● What you need to do:
Scan the records below for the line with "23. LIKENS P, 1972, AM" and the line with "30. SHABANA AA, 1983, ASME, V105, P370". Repeat those two lines and every line between them exactly, and nothing else.

(Stored items from a collection)
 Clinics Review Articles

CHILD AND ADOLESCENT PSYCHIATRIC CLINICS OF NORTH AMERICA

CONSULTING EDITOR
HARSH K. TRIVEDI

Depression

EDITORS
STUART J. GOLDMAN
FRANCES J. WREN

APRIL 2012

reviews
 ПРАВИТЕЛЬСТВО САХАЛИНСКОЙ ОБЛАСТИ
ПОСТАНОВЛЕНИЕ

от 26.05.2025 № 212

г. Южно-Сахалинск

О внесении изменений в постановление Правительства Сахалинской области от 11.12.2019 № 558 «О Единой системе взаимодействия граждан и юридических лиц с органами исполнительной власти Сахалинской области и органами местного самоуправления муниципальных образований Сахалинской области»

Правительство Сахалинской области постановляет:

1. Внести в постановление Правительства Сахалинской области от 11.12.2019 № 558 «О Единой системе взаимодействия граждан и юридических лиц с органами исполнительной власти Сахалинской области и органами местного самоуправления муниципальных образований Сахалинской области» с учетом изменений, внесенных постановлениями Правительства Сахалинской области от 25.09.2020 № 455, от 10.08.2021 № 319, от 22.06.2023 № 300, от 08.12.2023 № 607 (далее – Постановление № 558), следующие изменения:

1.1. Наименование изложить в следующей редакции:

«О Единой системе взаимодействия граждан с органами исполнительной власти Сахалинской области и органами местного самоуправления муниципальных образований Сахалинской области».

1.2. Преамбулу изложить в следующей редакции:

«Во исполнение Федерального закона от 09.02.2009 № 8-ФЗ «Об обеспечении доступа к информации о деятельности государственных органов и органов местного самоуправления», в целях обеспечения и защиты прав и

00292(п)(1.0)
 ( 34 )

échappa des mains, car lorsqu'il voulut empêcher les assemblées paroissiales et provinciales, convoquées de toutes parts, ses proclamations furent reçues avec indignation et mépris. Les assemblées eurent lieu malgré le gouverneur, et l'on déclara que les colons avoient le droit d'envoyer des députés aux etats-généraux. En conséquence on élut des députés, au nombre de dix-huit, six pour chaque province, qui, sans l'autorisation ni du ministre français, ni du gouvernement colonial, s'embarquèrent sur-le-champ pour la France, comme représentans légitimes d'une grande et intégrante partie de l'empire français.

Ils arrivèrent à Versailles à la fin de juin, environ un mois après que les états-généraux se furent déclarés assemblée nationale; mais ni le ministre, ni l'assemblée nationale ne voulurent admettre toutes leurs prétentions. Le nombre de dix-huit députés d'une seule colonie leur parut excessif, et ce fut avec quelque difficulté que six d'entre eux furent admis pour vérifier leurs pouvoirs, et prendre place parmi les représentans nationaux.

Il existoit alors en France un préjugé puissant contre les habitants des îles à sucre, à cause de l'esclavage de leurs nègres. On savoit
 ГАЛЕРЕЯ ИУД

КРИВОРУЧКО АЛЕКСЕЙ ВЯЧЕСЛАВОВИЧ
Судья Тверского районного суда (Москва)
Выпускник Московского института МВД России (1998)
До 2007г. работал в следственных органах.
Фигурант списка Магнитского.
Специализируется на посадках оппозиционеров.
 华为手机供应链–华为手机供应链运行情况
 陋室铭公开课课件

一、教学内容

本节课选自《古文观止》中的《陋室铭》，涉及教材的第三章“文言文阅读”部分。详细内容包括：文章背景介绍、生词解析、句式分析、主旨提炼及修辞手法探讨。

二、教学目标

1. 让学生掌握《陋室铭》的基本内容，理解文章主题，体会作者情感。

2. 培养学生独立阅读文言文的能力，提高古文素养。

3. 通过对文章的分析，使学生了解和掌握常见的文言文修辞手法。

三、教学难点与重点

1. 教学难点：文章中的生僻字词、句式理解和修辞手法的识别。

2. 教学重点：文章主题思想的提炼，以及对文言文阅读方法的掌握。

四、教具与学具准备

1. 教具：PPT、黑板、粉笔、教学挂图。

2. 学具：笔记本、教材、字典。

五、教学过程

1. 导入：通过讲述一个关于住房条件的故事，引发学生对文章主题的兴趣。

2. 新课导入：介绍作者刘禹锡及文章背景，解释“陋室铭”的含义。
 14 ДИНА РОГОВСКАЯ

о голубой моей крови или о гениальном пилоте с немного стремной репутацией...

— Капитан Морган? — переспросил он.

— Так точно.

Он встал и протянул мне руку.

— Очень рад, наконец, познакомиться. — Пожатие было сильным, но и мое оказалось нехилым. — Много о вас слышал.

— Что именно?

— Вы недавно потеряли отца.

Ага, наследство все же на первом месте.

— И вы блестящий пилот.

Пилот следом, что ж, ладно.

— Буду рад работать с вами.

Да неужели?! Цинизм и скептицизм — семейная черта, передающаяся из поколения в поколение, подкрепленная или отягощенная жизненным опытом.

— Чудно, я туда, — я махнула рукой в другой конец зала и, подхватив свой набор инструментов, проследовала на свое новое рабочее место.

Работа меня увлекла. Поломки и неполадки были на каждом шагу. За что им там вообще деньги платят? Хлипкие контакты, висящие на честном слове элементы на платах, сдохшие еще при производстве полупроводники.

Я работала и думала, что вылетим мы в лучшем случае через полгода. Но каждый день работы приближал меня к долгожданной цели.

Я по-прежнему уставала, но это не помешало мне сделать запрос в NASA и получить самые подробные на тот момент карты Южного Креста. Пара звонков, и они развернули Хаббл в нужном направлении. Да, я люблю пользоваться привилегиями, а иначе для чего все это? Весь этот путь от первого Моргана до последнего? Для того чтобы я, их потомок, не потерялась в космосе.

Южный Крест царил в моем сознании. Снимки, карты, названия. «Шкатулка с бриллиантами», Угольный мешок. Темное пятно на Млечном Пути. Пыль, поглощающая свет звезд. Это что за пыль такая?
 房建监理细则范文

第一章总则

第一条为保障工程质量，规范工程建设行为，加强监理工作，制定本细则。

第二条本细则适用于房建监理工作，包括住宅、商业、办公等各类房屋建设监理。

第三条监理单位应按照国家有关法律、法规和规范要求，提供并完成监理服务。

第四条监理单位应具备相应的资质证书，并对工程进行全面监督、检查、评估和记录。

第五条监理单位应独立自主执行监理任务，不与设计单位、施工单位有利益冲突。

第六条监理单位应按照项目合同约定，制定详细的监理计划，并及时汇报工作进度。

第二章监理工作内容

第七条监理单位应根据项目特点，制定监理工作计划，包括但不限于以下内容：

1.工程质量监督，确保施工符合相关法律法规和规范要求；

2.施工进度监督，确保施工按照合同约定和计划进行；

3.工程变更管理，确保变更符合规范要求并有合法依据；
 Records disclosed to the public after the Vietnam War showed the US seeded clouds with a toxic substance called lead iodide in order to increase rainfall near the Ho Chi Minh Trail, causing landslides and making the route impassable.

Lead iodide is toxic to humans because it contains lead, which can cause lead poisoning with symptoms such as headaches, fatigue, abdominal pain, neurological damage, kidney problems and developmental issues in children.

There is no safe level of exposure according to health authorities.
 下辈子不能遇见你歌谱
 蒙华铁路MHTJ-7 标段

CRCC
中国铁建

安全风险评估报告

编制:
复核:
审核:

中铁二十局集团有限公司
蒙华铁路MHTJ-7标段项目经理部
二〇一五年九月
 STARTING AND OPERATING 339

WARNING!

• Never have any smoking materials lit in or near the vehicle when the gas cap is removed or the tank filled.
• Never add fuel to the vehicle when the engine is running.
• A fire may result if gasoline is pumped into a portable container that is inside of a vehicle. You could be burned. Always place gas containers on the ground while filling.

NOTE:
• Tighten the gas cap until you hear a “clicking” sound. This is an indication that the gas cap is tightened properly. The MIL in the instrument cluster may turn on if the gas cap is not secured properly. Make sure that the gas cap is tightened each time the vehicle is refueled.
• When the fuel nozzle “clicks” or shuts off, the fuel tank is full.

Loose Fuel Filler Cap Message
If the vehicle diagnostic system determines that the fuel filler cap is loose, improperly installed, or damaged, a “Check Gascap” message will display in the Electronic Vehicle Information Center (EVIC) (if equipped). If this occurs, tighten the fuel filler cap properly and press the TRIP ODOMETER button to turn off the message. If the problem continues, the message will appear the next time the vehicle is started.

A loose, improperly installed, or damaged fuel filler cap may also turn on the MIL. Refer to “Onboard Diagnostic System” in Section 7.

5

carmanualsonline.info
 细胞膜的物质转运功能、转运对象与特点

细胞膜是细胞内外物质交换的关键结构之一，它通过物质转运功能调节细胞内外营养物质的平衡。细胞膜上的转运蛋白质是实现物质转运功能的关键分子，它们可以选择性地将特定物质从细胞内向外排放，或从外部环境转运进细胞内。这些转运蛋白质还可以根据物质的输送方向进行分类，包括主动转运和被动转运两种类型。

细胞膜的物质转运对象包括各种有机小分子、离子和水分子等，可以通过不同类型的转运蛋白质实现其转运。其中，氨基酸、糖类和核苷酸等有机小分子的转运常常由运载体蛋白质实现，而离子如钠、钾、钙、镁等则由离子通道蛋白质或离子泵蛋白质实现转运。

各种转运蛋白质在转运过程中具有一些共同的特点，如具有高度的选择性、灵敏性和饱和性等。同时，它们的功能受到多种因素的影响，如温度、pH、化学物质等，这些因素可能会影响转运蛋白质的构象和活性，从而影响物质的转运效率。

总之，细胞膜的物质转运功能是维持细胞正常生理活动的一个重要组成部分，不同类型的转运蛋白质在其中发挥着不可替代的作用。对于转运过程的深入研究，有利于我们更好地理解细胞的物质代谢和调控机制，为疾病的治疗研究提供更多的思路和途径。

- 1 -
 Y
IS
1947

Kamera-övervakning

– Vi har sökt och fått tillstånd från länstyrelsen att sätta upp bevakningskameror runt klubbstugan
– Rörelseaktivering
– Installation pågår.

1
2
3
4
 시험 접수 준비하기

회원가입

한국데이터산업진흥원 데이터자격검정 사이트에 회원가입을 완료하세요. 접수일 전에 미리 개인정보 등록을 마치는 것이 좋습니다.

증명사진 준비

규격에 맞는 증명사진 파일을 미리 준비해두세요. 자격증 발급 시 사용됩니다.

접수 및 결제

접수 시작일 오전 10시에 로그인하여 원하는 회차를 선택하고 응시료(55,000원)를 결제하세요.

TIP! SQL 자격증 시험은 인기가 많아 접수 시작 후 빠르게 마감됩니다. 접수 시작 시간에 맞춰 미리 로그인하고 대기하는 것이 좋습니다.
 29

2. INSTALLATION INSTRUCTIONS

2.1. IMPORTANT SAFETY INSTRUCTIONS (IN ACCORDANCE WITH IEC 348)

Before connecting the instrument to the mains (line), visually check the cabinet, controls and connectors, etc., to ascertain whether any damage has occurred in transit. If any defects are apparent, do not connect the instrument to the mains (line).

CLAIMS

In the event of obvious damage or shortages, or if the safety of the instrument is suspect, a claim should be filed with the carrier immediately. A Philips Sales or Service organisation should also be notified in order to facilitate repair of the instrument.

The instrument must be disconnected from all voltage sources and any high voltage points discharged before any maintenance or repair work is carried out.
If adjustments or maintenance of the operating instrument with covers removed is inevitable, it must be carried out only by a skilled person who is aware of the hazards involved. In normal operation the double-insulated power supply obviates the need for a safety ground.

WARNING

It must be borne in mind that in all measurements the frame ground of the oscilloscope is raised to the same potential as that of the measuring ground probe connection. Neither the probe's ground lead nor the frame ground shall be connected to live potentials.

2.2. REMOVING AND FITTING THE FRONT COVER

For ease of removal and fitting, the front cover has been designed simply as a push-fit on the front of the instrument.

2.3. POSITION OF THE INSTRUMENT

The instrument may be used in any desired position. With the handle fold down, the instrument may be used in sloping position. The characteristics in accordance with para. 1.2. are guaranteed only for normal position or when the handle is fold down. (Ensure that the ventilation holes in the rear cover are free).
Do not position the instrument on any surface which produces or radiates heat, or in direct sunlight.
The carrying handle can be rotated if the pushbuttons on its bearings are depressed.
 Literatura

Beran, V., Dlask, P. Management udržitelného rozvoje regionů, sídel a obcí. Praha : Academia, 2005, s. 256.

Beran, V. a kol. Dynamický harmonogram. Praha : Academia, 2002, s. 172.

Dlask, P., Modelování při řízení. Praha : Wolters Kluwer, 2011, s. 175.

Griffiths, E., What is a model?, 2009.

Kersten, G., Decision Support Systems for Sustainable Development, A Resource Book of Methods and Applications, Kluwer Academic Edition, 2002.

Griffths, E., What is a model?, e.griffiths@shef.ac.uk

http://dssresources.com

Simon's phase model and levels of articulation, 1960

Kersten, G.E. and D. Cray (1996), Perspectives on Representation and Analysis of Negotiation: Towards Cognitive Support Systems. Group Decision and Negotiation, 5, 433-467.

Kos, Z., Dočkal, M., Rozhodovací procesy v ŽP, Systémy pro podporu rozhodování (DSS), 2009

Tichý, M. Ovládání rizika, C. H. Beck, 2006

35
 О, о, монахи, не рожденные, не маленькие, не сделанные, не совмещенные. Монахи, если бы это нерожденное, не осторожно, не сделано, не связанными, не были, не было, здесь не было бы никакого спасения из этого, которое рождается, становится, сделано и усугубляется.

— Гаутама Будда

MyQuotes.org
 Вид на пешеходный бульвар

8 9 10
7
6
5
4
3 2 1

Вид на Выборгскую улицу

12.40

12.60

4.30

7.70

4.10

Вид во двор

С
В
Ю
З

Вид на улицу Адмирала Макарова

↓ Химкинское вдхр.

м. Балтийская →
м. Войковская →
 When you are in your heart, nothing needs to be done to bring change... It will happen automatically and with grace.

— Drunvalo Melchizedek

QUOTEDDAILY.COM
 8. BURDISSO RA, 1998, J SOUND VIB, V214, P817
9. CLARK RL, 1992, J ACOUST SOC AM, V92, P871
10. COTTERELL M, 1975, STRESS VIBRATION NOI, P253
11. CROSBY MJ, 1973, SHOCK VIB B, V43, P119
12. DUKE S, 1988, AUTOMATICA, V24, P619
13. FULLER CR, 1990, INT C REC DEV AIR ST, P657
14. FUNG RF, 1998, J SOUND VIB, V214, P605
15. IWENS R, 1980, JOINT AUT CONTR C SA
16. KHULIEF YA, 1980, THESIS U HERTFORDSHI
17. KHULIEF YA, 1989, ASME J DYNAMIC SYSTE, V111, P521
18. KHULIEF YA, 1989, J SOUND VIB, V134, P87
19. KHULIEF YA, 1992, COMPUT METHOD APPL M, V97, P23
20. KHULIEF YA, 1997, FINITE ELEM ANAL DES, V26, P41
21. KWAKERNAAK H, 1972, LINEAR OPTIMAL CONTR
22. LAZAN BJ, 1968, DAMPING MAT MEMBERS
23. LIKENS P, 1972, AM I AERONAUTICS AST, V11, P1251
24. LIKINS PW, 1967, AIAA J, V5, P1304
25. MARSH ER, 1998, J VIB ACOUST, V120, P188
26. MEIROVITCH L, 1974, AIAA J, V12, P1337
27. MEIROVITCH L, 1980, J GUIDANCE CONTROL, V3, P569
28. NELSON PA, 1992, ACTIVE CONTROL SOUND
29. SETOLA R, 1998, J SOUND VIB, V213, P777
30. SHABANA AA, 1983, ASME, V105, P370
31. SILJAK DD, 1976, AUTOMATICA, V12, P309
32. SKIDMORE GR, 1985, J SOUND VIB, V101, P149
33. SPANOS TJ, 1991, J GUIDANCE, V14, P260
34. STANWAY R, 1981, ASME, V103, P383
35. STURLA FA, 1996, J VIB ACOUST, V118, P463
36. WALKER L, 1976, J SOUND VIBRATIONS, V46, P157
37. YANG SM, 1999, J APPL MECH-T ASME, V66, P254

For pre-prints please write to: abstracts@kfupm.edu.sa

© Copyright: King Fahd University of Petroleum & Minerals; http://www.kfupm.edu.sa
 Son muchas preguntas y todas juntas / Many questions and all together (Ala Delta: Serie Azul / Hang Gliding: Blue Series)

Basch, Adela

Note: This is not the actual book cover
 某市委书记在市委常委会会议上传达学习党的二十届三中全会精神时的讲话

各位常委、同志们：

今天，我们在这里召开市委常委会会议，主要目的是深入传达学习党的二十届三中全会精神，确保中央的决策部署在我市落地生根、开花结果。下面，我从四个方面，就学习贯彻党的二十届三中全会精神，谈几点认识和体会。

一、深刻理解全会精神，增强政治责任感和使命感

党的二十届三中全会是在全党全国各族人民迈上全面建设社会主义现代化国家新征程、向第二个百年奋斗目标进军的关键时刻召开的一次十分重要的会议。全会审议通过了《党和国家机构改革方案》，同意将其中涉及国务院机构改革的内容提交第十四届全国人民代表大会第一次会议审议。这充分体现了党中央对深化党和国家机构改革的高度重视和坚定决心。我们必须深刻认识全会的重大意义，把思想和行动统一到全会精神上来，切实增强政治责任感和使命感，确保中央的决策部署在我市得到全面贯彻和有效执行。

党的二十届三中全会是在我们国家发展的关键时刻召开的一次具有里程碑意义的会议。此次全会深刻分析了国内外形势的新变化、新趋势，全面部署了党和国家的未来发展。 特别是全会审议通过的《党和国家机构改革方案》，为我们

● Result below:
23. LIKENS P, 1972, AM I AERONAUTICS AST, V11, P1251
24. LIKINS PW, 1967, AIAA J, V5, P1304
25. MARSH ER, 1998, J VIB ACOUST, V120, P188
26. MEIROVITCH L, 1974, AIAA J, V12, P1337
27. MEIROVITCH L, 1980, J GUIDANCE CONTROL, V3, P569
28. NELSON PA, 1992, ACTIVE CONTROL SOUND
29. SETOLA R, 1998, J SOUND VIB, V213, P777
30. SHABANA AA, 1983, ASME, V105, P370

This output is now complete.